好不容易打听著找到这里,眼前这爬满藤蔓花卉、显得格外幽深寧静的庄园,却大门紧闭。
她试著推了推,那厚重的大门纹丝不动。
她又敲了门,等了许久,里面也毫无回应。
她不知道是里面没人,还是这本身就是某种考验。
但不管怎样,她知道自己没有別的选择。
她抱著孩子,在这大门口,直挺挺地跪了下来。
姿態要摆正,心要诚,这是她能想到的唯一办法。
听到一个清脆的、带著孩子气的声音在身旁响起,唐芸芸有些迟缓地抬起头。
阳光有些刺眼,她眯了眯眼,才看清面前站著一个约莫八九岁的小女孩。
小女孩穿著乾净漂亮的裙子,皮肤白嫩,眼睛又大又亮,正好奇地看著她。
唐芸芸乾裂的嘴唇动了动,扯出一个有些吃力的笑容:“小妹妹,你好。这里……是你哥哥的家吗?”
思甜点点头,看了看紧闭的大门,又看了看跪著的唐芸芸,小脸上满是疑惑:
“是呀。大姐姐,你为什么不进去呢?你跪在这里干什么呀?地上凉。”
唐芸芸的笑容更苦涩了些,她摇摇头,声音有些哑:“你哥哥……可能不在家吧。门锁著,我打不开。”
“锁著?”思甜歪了歪头,更加困惑了。
她走到那扇巨大的、看起来就很沉的实木大门前,伸出小手,抵在门板上,轻轻一推。
“吱呀——”
门,竟然就打开了一条缝。
思甜回过头,看著唐芸芸,大眼睛里全是不解:“能打开呀,没有锁。
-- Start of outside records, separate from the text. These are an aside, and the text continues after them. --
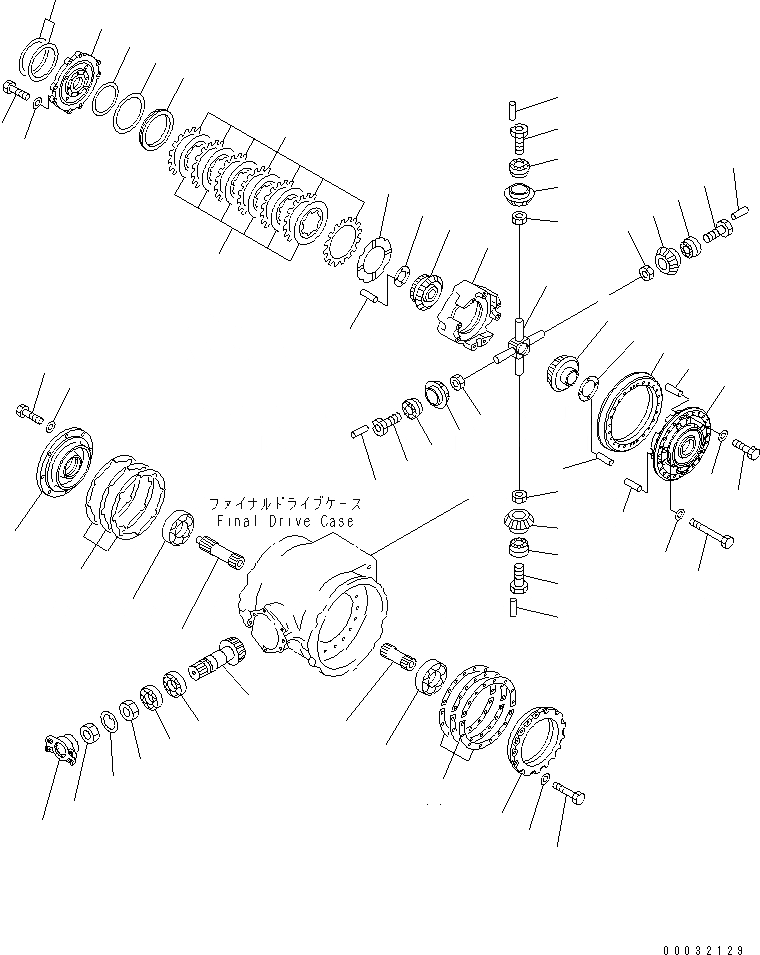 ファイナルドライブケース
Final Drive Case

00032129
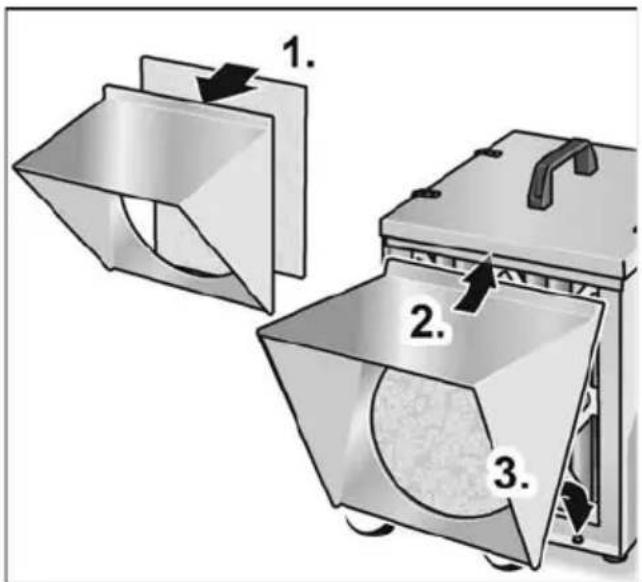 1.

2.

3.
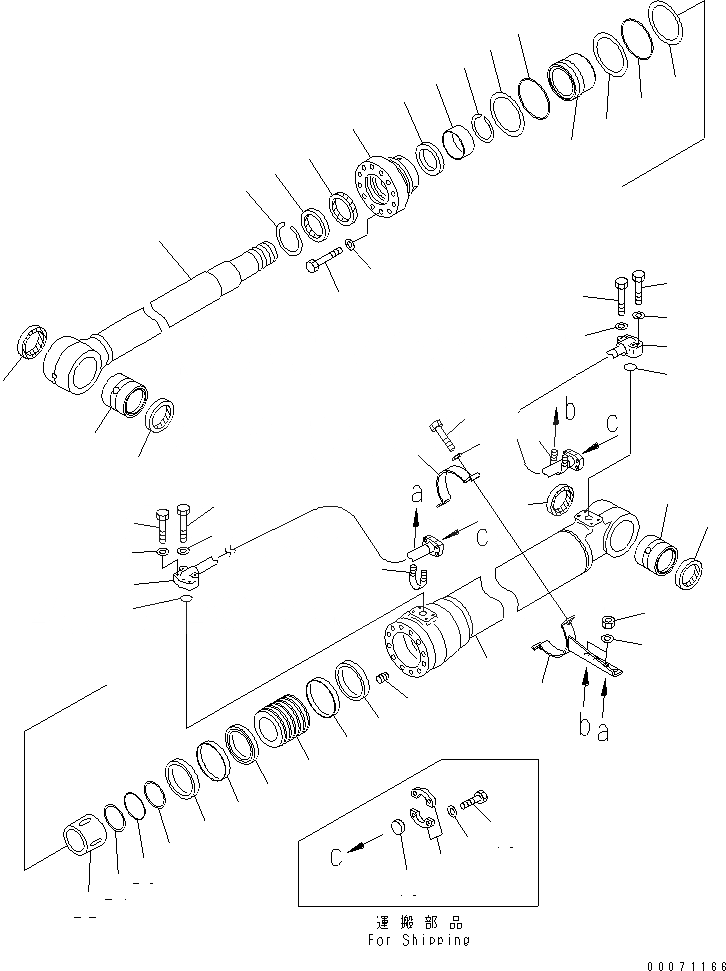 b
c
a
c
b a
c
運搬部品
For Shipping
00071166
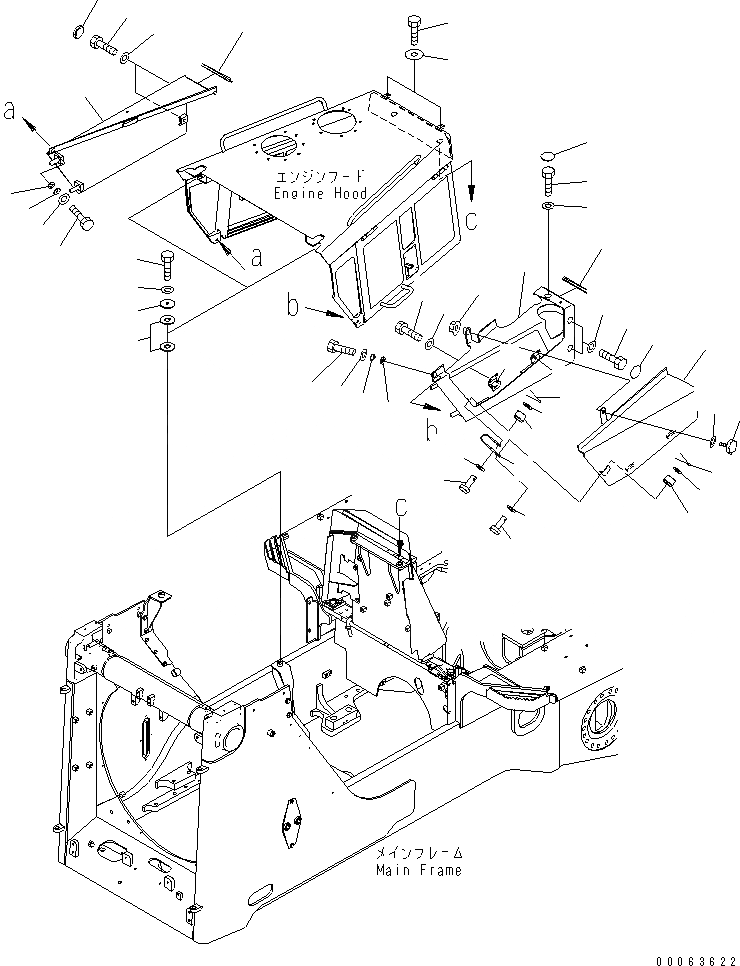 a

エンジンフード
Engine Hood

c

a

b

b

c

メインフレーム
Main Frame

00063622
”
唐芸芸愣住了。
她刚才明明用了不小的力气去推,那门像是焊在地上一样,一动不动。
怎么这么个小女孩,轻轻一推就开了?她跪在地上,一时没反应过来。
她自然不知道,这扇门,乃至整个“润德灵境”的边界,都笼罩在张韧布下的“城禁术”之下。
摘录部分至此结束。